*Excerpt to read*:
-- BEGIN --

Decoding Why Angers Flare to Extremity at Christmas

Analysis by Sherman C. Seequeh

There was a sizable crowd and it seemed everyone wanted to peep at the characters, the attraction of the scene. Three young girls were stuffing their Toyota pickup truck and a Nissan Patrol jeep with domestic electronic equipment—huge television sets, speakers—in additional to other parcels of personal effects apparently just purchased. While a few Zokos who might have known these girls around Monrovia were struggling to extract some Christmas gifts from them, a couple of bystanders were admiring their transformation as testified to. The sudden movement generated quite a stampede on Randall Street with throngs of admirers struggling to see the young women. Even more bystanders and passersby got attracted to the scene.

“I know that girl; don’t you?” one street peddler said, pointing his finger at the lean-looking but fair-colored  girl giving instructions to store-boys how to pack the goods into the vehicles. “We were all on Carey Street here selling ‘valued cloths’ up and down. But I understand she’s now working at one of the government agencies as an assistant director or something. See how she looks now!”

Sure, many new crops of Liberians have since taken their seats at the national dinner table and their looks or appearances have been changing in many significant ways, positively. In other words, most young people who are, during this Christmas season, sweeping the selves of stores and supermarkets and ordinary marketplaces and are stuffing their homes with various kinds of personal effects and giving out gifts to neighbors, friends and family members are new arrivers in the Liberian financial arena. They have taken the places of their compatriots, Liberians who were in similar financial positions working in Government twelve years or so ago.

So, for the first Christmas of these new arrivers–some of them their first ever on the job–these folks having gained access to the National Cake at the Liberian national dinner table are on the spree to get whatever their newly gained financial power can allow. And the young girls on Randall Street the other day were all clearly in huge shopping frenzy, and those who knew their difficult days got marveled at their transformation.

-- END --

*Dataset excerpt*:
-- BEGIN --

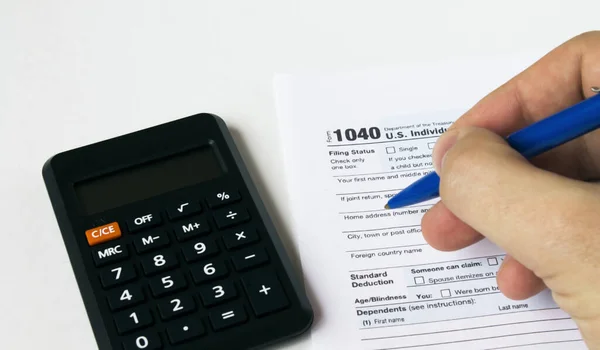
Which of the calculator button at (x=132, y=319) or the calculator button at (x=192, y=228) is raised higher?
the calculator button at (x=192, y=228)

-- END --

*Tasks and exercises*:
1 – Based on the Christmas spending analysis, answer yes or no to each statement and quote the exact words of the text that decide it. (a) The girls on Randall Street loaded a Toyota pickup truck and a Nissan Patrol jeep. (b) The street peddler said he and the girl had sold "valued cloths" on Carey Street. (c) The new arrivers replaced compatriots who held similar financial positions in Government about twenty years earlier.
2 – According to the Christmas spending analysis, why are the new arrivers on a spending spree this season? Answer in one to three sentences.
3 – Pick up the Christmas spending analysis after its final sentence and carry it forward.

*Answers to the tasks*:
1 –
(a) Yes: "Three young girls were stuffing their Toyota pickup truck and a Nissan Patrol jeep with domestic electronic equipment."
(b) Yes: "We were all on Carey Street here selling ‘valued cloths’ up and down."
(c) No: "Liberians who were in similar financial positions working in Government twelve years or so ago."

2 – They have recently gained access to the "National Cake" at the Liberian national dinner table, and this is their first Christmas in these positions (for some, their first ever on the job). So they are buying whatever their newly gained financial power allows.

3 –
Not all folks will be pleased with this. In fact as the crowd gathered around the young women and their vehicles, there were those who remarked, “These are the people eating our country money and making life difficult for the rest of Liberians.” Amongst those who will be displeased with the spectacle or the way things look in the country are those who, along with their relatives or their acquaintances, lost their seats at the national dinner table in the conundrum of democracy.

So, even though the Christmas fever in the country never changed in any significant way, as Waterside is impassable and other marketplaces around the country remain jostling as before, these direct or indirect victims of democracy and politics don’t see it that way. For them, this is the worst Christmas ever in the history of Liberia. For them, the Country is in the hands of the wrong people—some say economic vampires, others say misfits. For them, the economy is worse; money is not flowing all over the place.

Listen to the talk shows. Read the newspapers. Visit atayee centers. Literally, some Liberians are spewing naked venoms. As the young folks would say, ‘they are cussing ma cuss.’ They are using the crudest profanities. They are not only swearing and damning those who toppled them or their benefactors from the national dinner table democratically; they are also wishing Liberia hell and doom. Left with them, Liberia should perish now, right now. There is no reason for them to be called Liberian; for there is nothing to live for.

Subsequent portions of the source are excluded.